Is there a way to block this as it's happening?  The URLs are always new and varying.  Maybe the use of a custom signature or data pattern?  All user IDs follow the same format of letters and numbers and have the same length of characters.  I welcome your thoughts on this and any help would be greatly appreciated.

Tim

5 REPLIES 5

L4 Transporter

Tim,

Your question or idea does spark some thought.  The fact that your userids follow a defined format is helpful. The challenge is the pattern you are looking for could be found in existing traffic flows.  On the plus side the http method would be a POST which would help narrow it down.  The other challenge is that users log into legitimate websites and they could use a similar userid  pattern.   While we have created lots of custom vulnerability and spyware signatures, we are generally looking for a specific string.  What we have had success with is tweaking our email / spam gateway to identify word patterns used by the Phishers and blocking those email messages. Not to say that is 100% effective but we have found a lot of success.  Add the blocking or continue option for unknown and parked url categories will help also. 

Phil

L4 Transporter

I would consider blocking these domains with PANDB url filtering: malware, phishing, parked and unknown.

As you stated, new phishing domains are popping up all the time; this is why it is a good idea to also block parked and unknown. Parked domains will take care of the malicious domains which were registered long ago and suddenly became active; unknown domains will take care of the domains PANDB has yet to categorize. Then once PAN has rescanned the site, it would go to either malware or phishing. This way, you block the sites at each level of the domain lifecycle.

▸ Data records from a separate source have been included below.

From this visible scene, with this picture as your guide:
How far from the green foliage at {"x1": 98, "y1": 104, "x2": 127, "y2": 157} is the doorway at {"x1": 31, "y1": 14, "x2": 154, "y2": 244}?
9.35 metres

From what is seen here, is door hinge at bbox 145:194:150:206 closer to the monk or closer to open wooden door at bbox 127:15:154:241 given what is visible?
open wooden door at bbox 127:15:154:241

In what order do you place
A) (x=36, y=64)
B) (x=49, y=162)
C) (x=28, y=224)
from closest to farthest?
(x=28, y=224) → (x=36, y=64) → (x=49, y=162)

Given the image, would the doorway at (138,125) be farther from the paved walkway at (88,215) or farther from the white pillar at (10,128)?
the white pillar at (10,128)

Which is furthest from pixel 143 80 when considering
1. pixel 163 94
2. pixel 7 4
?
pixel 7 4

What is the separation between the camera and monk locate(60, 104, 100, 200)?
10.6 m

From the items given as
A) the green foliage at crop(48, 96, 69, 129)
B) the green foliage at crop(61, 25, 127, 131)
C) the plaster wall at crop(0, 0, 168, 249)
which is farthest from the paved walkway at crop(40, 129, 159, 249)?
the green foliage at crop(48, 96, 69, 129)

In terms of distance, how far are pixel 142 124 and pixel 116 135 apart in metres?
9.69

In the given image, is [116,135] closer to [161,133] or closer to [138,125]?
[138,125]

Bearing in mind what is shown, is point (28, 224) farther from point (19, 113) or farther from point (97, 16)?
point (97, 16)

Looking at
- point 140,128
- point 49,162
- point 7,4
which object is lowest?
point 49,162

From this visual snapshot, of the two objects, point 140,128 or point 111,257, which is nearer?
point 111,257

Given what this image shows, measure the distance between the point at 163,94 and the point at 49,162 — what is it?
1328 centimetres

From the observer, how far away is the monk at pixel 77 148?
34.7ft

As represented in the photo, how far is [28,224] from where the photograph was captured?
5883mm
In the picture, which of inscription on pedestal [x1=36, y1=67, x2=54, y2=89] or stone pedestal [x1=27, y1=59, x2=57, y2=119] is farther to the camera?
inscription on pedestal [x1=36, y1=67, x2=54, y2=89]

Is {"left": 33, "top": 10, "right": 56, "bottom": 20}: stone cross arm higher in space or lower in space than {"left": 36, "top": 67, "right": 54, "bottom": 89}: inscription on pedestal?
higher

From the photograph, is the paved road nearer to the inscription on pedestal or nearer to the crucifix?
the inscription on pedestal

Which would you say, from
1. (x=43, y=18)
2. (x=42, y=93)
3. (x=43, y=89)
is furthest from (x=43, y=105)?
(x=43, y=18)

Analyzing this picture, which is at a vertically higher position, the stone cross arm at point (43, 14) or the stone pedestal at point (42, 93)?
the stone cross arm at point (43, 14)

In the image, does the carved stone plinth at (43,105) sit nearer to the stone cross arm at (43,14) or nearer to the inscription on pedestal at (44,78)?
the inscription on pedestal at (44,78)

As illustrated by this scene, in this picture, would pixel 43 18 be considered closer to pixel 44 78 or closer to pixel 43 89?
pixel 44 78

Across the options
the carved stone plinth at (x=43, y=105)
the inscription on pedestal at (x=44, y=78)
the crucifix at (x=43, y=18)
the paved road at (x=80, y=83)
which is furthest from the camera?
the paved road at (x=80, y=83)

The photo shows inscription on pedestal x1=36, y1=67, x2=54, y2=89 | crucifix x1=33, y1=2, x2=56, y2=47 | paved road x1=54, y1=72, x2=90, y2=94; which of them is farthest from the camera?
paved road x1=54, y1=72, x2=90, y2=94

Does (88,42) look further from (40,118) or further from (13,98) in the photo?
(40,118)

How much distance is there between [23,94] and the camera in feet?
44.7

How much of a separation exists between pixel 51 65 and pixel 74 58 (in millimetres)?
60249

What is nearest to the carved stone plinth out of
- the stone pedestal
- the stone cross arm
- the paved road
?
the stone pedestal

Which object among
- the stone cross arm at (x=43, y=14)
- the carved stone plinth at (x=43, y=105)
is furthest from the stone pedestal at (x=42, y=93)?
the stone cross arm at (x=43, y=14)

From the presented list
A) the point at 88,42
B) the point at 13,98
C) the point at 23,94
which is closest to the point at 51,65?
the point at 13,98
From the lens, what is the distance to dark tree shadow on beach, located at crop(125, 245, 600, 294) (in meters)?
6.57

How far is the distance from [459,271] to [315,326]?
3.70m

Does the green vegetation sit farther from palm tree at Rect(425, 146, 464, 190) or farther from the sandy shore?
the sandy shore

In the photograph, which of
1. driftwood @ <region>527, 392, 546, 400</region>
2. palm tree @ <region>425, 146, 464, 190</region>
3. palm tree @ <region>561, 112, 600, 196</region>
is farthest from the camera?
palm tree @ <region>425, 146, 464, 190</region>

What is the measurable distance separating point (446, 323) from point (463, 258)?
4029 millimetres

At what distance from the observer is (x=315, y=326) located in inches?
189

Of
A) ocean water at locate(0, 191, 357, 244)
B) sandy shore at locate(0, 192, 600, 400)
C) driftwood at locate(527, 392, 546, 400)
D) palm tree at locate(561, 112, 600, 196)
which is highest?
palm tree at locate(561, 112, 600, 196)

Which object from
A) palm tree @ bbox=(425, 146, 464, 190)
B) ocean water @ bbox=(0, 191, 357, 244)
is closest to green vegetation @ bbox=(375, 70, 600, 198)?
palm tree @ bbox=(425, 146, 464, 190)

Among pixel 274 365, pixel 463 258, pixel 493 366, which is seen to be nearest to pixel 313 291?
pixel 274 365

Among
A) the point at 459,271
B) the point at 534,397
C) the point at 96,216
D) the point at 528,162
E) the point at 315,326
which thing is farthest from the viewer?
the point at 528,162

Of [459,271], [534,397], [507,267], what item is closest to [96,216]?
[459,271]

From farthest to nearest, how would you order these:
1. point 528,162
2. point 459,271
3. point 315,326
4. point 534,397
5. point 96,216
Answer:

I agree that blocking parked domains is low risk.

But there are a heck of a lot of active websites in the unknown category.  I would have a look at the actual usage of unknown on your network and what the sites are before blocking that category.  You could be in for a lot of tickets on legitimate traffic being denied.

Steve Puluka BSEET - IP Architect - DQE Communications (Metro Ethernet/ISP)
ACE PanOS 6; ACE PanOS 7; ASE 3.0; PSE 7.0 Foundations & Associate in Platform; Cyber Security; Data Center

I agree that blocking unknown causes more work as a lot of legit websites are still in the unknown category. Luckily, it is easy to create whitelisting rules for this. I typically create a new URL category and white list the domains there that are blocked via unknown.

From the security standpoint though, there may be a lot of malware sites classified as unknown. E.g. when I look through the logs at malware blocked, especially involving files flagged by WF, the domain is classified as unknown. So you certainly reduce the attack surface when you block unknown. You just have to keep in mind, you are committing to your users that you will whitelist the domains they need.

As always, security is a balancing act.

But I have blocked the unknown category for most of my clients. The first few days is when you find the most domains being blocked due to being category unknown. So you may whitelist a lot in the first few days; once you get past that period, it is pretty smooth sailing.

Last note that on that. When you have the PAN do cert checking, most of the OCSP sites it calls out to are flagged as unknown. So do not block unknown for your PAN mgmt interface(s). Other than that, no issues thus far.

Also, if you find legit sites which are flagged as unknown. I would certainly recommend submitting a change request so they can classify it correctly as this helps everyone else in the PAN community.